Unjust tithes
Re "Tax plan is flawed", (PostBag, June 23) and "Easing expat fears", (PostBag, June 25).
Songdej Praditsmanont commented on my "lamented" letter about the intent of the Revenue Department to tax foreigners living more than 180 days per year in this country on their worldwide income. The only lament was to cry foul about a blatant injustice of taxation while not giving anything in return, except for a very expensive yearly tourist visa, as nothing else is provided to foreigners who do not have the right to vote or access to the 30-baht public health services, or access to an easy path to citizenship, or buy land, or work unless they possess a very difficult-to-obtain work permit, as I know because I have been through the process many times already. We all pay VAT and road tax when renewing our vehicle registrations yearly.

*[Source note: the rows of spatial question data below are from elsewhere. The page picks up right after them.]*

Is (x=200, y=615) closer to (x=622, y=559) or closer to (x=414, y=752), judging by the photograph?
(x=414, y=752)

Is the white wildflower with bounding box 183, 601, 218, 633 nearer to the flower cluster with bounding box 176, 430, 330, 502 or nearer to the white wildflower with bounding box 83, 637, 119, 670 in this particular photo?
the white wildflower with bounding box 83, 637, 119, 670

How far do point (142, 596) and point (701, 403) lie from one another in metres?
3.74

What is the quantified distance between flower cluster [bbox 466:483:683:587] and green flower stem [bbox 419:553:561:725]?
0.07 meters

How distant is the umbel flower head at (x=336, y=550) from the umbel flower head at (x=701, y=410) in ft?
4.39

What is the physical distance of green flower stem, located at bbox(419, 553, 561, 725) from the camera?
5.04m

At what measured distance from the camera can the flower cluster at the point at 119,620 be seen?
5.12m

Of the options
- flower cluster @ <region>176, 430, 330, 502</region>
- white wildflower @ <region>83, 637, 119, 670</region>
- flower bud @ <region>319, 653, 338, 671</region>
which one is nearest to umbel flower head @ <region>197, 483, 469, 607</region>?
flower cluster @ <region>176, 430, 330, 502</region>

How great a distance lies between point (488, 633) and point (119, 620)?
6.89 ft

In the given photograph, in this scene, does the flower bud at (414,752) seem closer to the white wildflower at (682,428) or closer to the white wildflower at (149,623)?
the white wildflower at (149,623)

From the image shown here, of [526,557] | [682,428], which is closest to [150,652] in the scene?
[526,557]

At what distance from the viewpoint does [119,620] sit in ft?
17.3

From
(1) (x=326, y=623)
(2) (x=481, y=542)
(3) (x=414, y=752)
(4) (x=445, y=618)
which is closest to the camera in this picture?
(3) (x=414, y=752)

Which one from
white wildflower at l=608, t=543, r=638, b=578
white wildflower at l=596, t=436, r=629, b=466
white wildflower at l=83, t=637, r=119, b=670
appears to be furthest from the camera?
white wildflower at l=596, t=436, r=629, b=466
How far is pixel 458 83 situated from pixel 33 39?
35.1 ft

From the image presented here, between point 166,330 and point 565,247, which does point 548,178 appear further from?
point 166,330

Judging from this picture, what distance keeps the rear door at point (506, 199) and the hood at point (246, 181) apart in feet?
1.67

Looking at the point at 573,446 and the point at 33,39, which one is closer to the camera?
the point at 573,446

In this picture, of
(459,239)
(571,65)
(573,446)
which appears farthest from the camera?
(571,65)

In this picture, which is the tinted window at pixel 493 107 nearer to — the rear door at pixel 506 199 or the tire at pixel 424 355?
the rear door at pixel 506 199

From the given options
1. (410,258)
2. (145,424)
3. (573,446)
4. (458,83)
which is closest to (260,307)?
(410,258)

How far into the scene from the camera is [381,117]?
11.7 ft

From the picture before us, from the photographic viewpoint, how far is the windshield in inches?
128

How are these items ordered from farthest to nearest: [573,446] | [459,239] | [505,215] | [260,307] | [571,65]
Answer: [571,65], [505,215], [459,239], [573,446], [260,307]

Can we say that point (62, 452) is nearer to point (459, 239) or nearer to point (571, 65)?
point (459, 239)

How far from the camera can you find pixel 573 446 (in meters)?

A few days later, he then declares: "The Thai tax system on individuals is based on self-declaration of income and relief. One simply fills in the self-declared income tax form. The declaration can be challenged subsequently by the Revenue Department, legally within ten years, but in practice far less than that and less frequently." If there is something that I have learned in my 35 years in Siam, it is that nothing is simple within Thai bureaucracies, and it would be a great surprise if the Revenue Department were the exception that confirmed the rule. A quick browse of Thai expat blogs confirms that most foreigners who have to do so experience quite some headaches dealing with the Siam Taxman.

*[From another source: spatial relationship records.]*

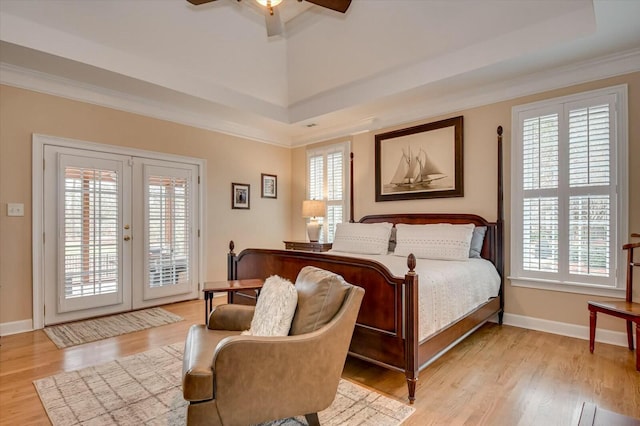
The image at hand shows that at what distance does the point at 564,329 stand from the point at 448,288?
1.74 meters

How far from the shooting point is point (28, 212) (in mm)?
A: 3451

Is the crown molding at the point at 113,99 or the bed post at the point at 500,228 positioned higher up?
the crown molding at the point at 113,99

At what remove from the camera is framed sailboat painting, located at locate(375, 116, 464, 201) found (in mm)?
4070

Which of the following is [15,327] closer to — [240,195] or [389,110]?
[240,195]

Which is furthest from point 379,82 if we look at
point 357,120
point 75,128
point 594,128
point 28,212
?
point 28,212

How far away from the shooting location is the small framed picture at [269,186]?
568 centimetres

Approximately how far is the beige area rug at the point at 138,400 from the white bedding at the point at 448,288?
568 millimetres

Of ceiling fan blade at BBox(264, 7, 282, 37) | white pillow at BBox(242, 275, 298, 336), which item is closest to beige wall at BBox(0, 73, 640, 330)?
ceiling fan blade at BBox(264, 7, 282, 37)

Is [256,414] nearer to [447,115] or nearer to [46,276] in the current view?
[46,276]

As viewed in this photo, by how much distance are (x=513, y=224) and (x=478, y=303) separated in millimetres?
1151

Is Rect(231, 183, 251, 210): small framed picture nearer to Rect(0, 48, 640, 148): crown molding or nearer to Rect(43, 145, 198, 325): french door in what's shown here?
Rect(43, 145, 198, 325): french door

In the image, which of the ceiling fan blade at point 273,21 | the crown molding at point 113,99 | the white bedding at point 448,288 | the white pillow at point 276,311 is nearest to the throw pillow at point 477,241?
the white bedding at point 448,288

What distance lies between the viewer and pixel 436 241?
354cm

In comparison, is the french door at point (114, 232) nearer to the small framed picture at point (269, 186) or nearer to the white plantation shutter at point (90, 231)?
the white plantation shutter at point (90, 231)
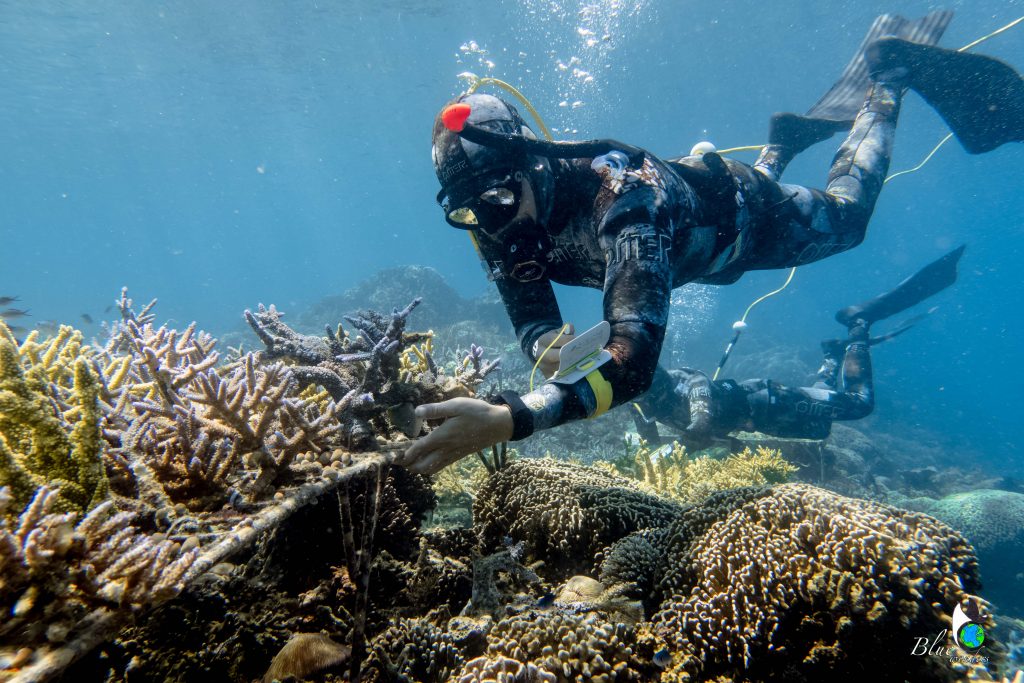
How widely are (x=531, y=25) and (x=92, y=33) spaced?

As for his claim that double taxation avoidance treaties have been signed with many countries, including my home country (Canada), this is very true. What is excruciatingly difficult is to apply the letter of the treaty to our circumstances. A simple example: in Canada, non-residents for tax purposes making investments in Canada are subject to withholding tax on most of their dividends, interest or capital gains and such revenues are taxed at various levels (from 0 to 25%); there is no requirement to provide a yearly income tax filing as this process is performed directly by the institutions paying these revenues with the withholding tax forwarded directly to the Canada Revenue Agency. Although various kinds of reports are available from these institutions, there is minimal, if any, official paper trail, so how do you provide proof if audited? On faith?

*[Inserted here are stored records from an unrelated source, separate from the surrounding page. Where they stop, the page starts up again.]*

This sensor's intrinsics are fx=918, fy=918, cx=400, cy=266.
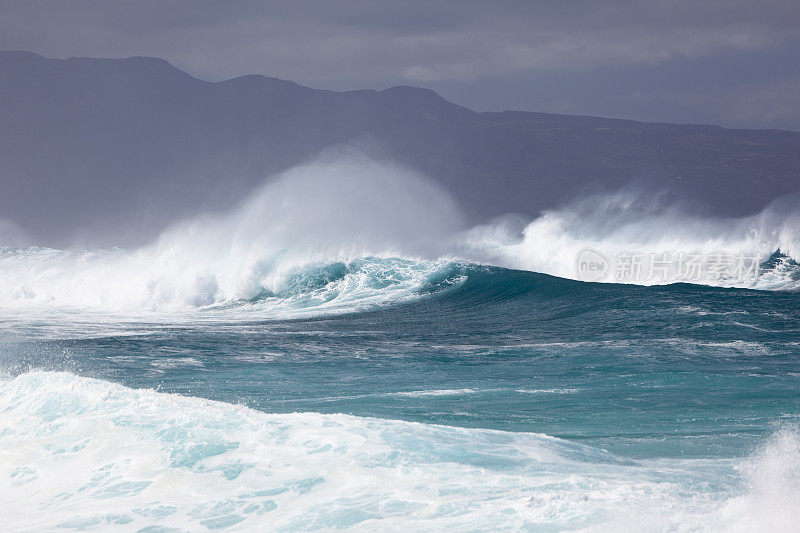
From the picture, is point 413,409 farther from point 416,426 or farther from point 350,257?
point 350,257

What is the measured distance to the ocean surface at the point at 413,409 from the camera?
603 centimetres

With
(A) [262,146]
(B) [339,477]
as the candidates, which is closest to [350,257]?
(B) [339,477]

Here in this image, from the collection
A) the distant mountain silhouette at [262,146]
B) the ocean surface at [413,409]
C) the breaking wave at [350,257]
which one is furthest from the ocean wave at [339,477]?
the distant mountain silhouette at [262,146]

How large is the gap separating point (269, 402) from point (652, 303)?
10785 millimetres

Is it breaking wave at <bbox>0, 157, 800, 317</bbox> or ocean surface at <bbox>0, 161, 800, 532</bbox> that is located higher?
breaking wave at <bbox>0, 157, 800, 317</bbox>

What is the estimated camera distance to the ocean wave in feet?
18.8

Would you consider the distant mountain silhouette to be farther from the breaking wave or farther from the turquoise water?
the turquoise water

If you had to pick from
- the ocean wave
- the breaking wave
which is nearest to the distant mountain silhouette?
the breaking wave

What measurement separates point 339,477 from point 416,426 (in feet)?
4.34

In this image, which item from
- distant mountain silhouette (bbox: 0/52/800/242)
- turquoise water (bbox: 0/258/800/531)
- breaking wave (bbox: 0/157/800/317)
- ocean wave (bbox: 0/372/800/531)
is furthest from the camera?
distant mountain silhouette (bbox: 0/52/800/242)

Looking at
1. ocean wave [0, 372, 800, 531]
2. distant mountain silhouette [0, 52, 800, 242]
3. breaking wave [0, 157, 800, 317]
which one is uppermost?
distant mountain silhouette [0, 52, 800, 242]

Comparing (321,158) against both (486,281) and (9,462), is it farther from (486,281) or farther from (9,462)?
(9,462)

There are three basic tax systems: tax residents on worldwide income, tax residents on territorial income and tax worldwide income based on citizenship. Only two countries use the latter, the US being one of them (Eritrea is the other). This means that a US citizen has an obligation to file an income tax report even if he is a non-resident of the US. Canada is taxing residents on worldwide income as most developed countries do. But many other countries tax residents only on territorial grounds, for example: Malaysia, Singapore, the Philippines, Georgia, Panama, Nicaragua, and Costa Rica, just to name a few. Thailand is still currently part of this group, but has now announced it wants to join the club of developed nations by taxing worldwide income.
And I won't start on the 17 completely tax-free countries ...
I really hope that Songdej is right that many members of the Thai elite would also be very upset and negatively affected by such a drastic change and may exert their influence to put this announcement to rest.